Elkord E, Burt DJ, Sundstedt A, Nordle Ö, Hedlund G, Hawkins RE - Oncotarget (2015)

Bottom Line: We found that Nap-specific T cells were reduced after 3 treatment days in patients' peripheral blood.The patients in the UK subset showed a tendency of OS benefit after Nap treatment.In conclusion, patients with low baseline IL-6 and normal anti-SEA/E-120 may respond well to Nap by T cell activation and expansion paving the way for anti-tumour effects.

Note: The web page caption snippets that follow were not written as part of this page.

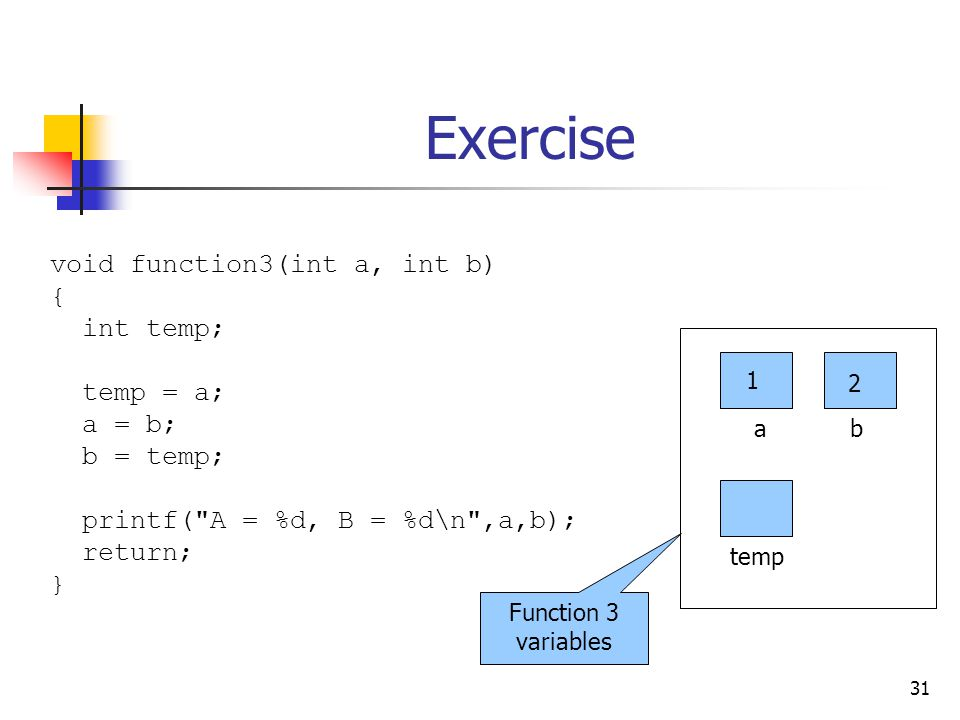 31 Exercise void function3(int a, int b) { int temp; temp = a; a = b; b = temp; printf( A = %d, B = %d\n ,a,b); return; } ab 1 temp 2 Function 3 variables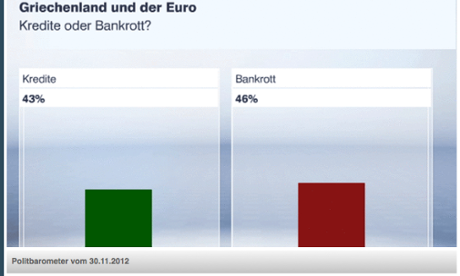 German opinion poll on Greek deal, November 30 2012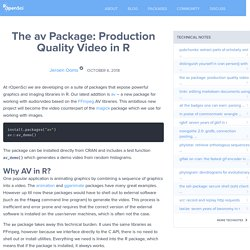 The av Package: Production Quality Video in R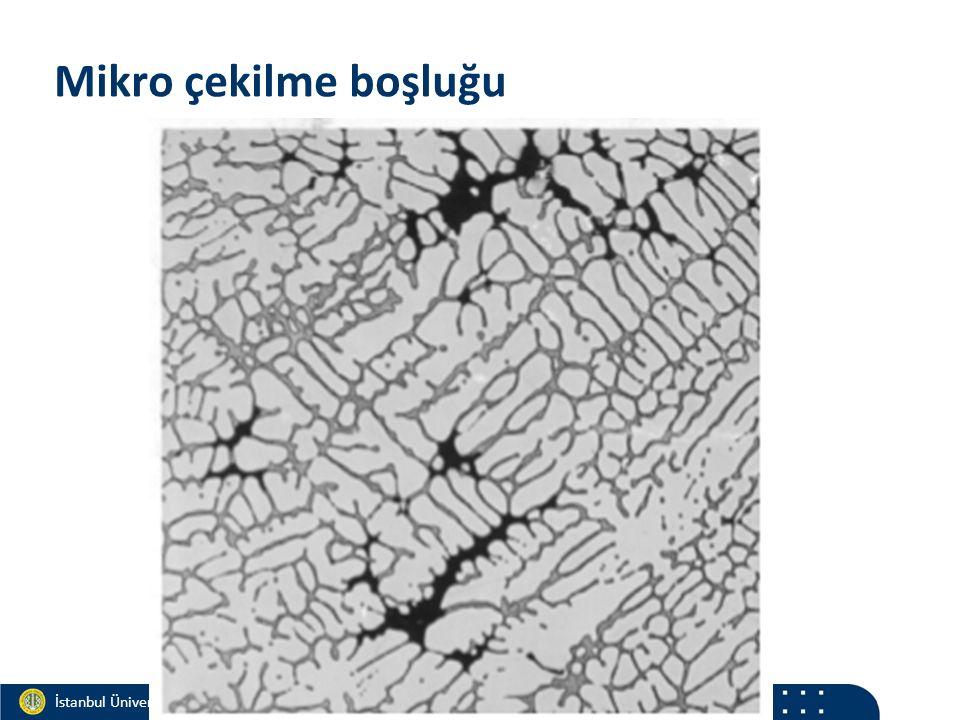 Materials and Chemistry İstanbul Üniversitesi Metalurji ve Malzeme Mühendisliği İstanbul Üniversitesi Metalurji ve Malzeme Mühendisliği Mikro çekilme boşluğu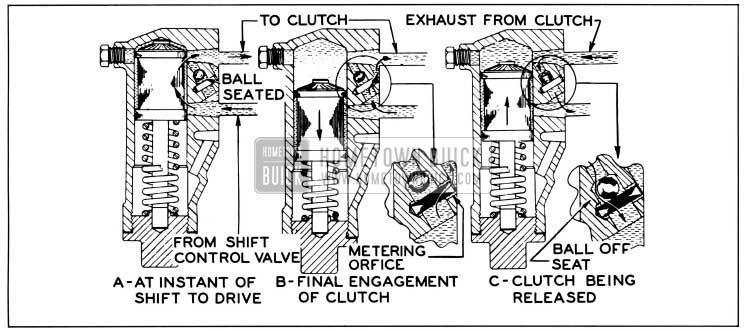 1958 Buick High Accumulator Operation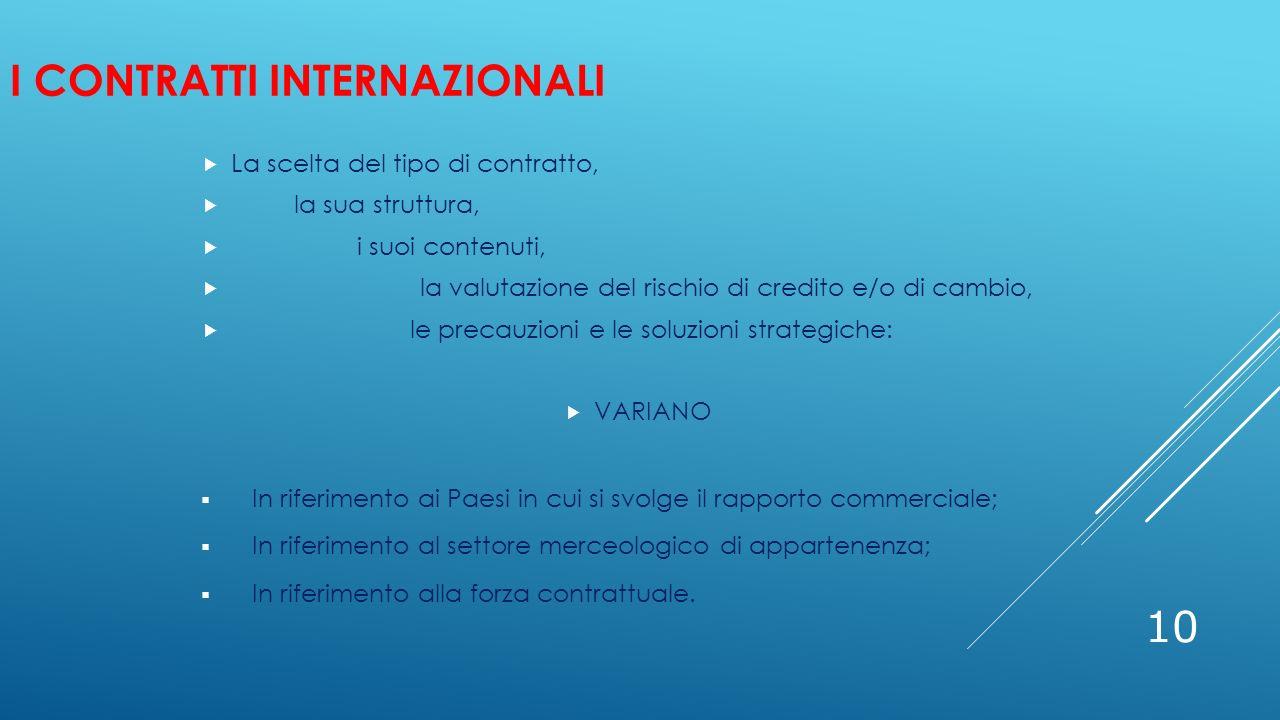I CONTRATTI INTERNAZIONALI 10  La scelta del tipo di contratto,  la sua struttura,  i suoi contenuti,  la valutazione del rischio di credito e/o d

View Article: PubMed Central - PubMed

Affiliation: Department of Medical Oncology, Institute of Cancer Sciences, The University of Manchester, Manchester, UK.

ABSTRACT
Naptumomab estafenatox/ABR-217620/ANYARA (Nap) has been evaluated in clinical phase 1 and 2/3 studies. RCC patients in the phase 2/3 trial were randomized 1:1 in an open label study to receive Nap+IFN-α or IFN-α. In this study, we analyzed the UK patients for their immunological response in relation to prolonged overall survival (OS). We found that Nap-specific T cells were reduced after 3 treatment days in patients' peripheral blood. Levels of both Nap-specific CD4+ and CD8+ T cells were significantly higher 8 days after the first treatment. Patients with such pattern of reduction and expansion of Nap-binding T cells also showed increased levels of IL-2 and IFN-γ in plasma 3 hours after the first Nap treatment. In addition, Nap caused an increase of IL-6, IL-10 and TNF-α. The patients in the UK subset showed a tendency of OS benefit after Nap treatment. Most Nap treated patients with long OS had low baseline IL-6 and normal levels of anti-SEA/E-120 antibodies. Furthermore, patients with pronounced Nap induced IL-2 and T cell expansion had long OS. In conclusion, patients with low baseline IL-6 and normal anti-SEA/E-120 may respond well to Nap by T cell activation and expansion paving the way for anti-tumour effects.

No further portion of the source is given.